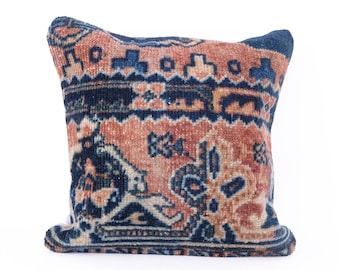 May include: A decorative pillow with a blue and orange patterned design. The pillow is made from a woven fabric with a traditional rug-like pattern.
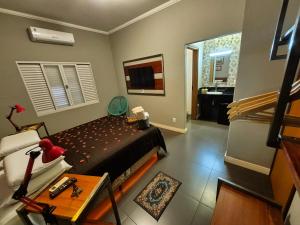 a small bedroom with a bed and a bathroom at Recanto Luigi in Brotas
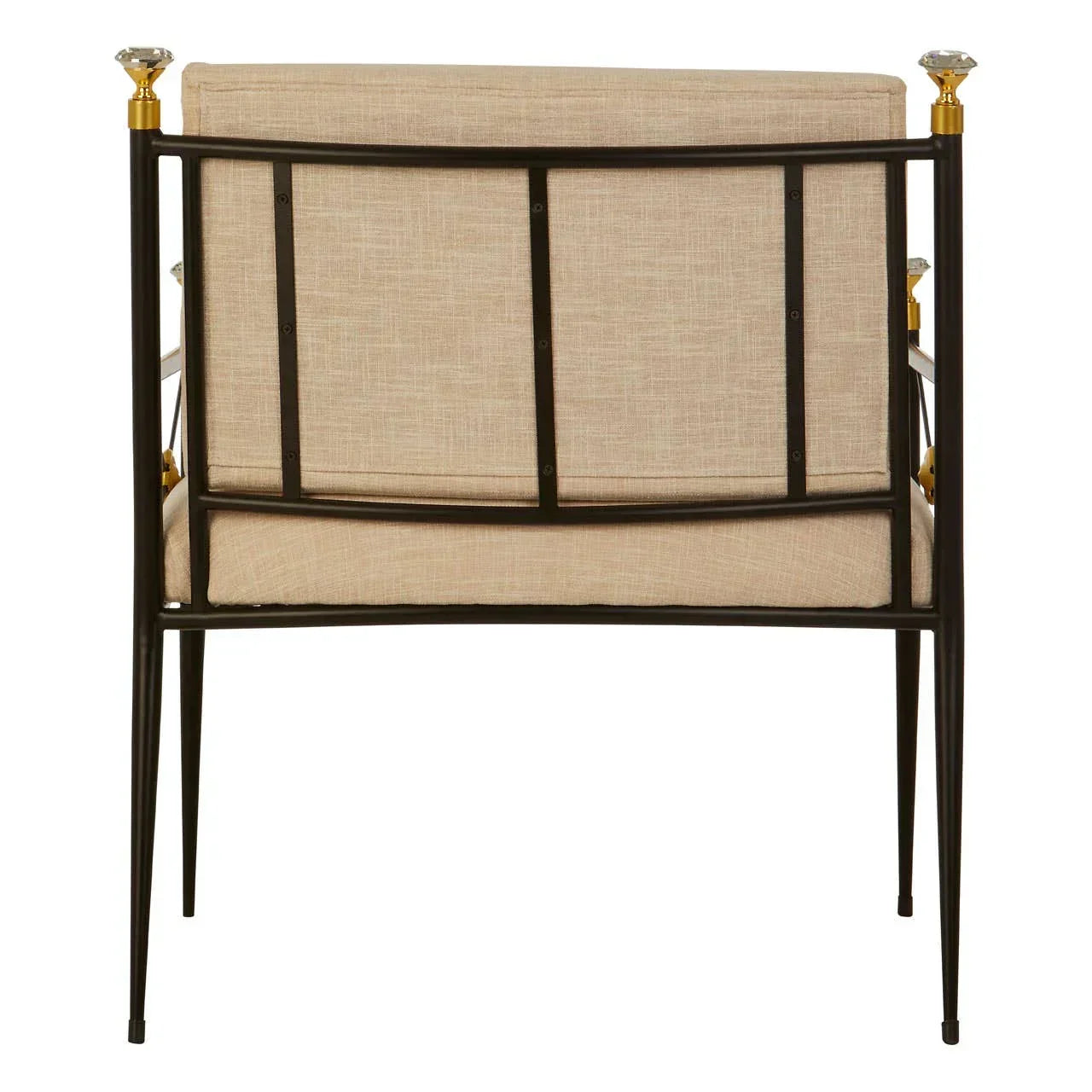Beige upholstered accent chair with black metal frame and crystal finials, rear view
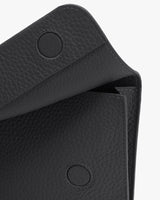 Close-up of a textured handbag flap with two snap buttons.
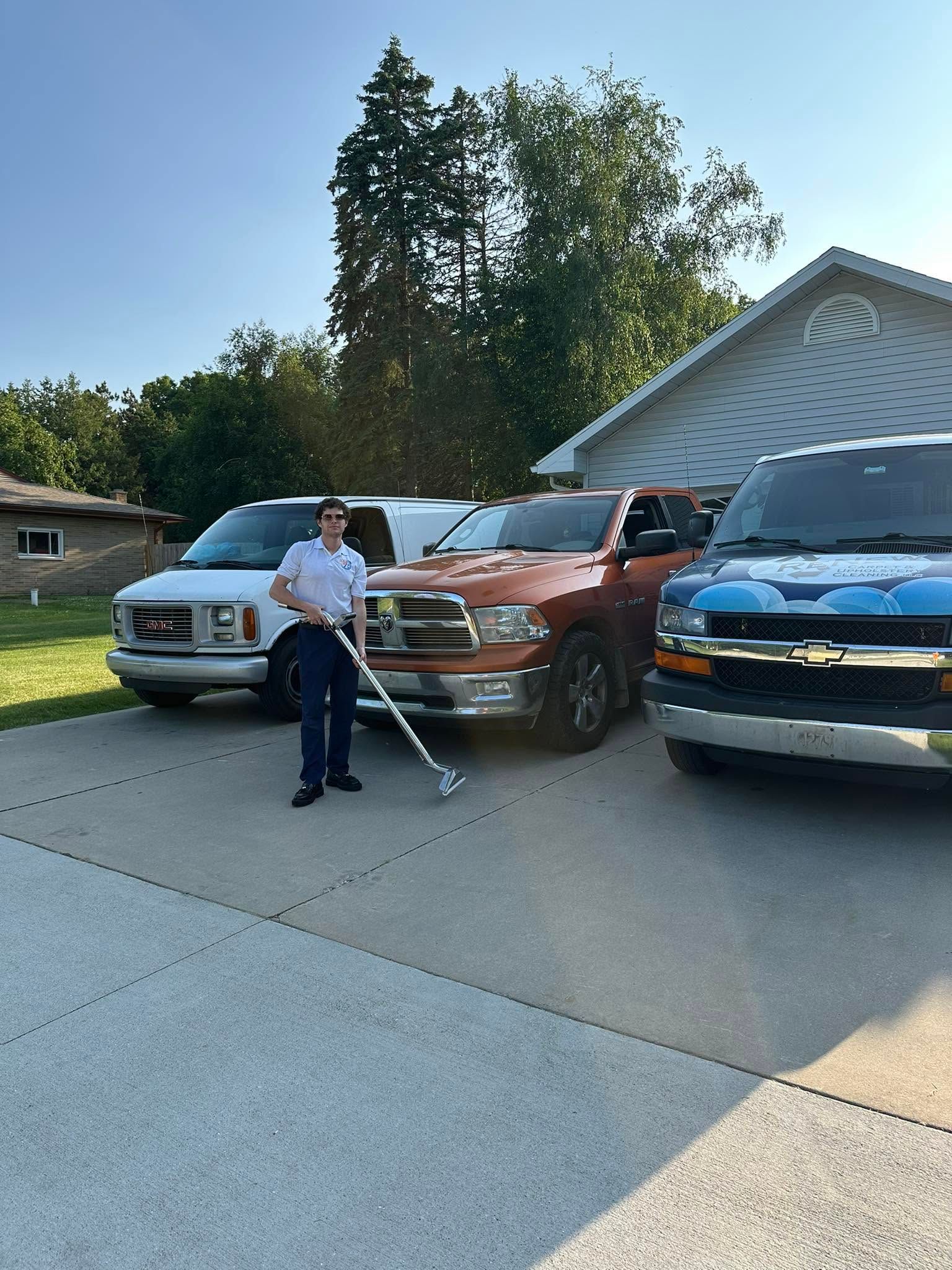 Person standing with a white cane in a driveway beside parked trucks and cars on a sunny day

*-*-*

**Try it**
Reproduce each line of the records above verbatim, omitting the pictures.

**Response area**
 May include: A decorative pillow with a blue and orange patterned design. The pillow is made from a woven fabric with a traditional rug-like pattern.
 a small bedroom with a bed and a bathroom at Recanto Luigi in Brotas
Beige upholstered accent chair with black metal frame and crystal finials, rear view
 Close-up of a textured handbag flap with two snap buttons.
 Person standing with a white cane in a driveway beside parked trucks and cars on a sunny day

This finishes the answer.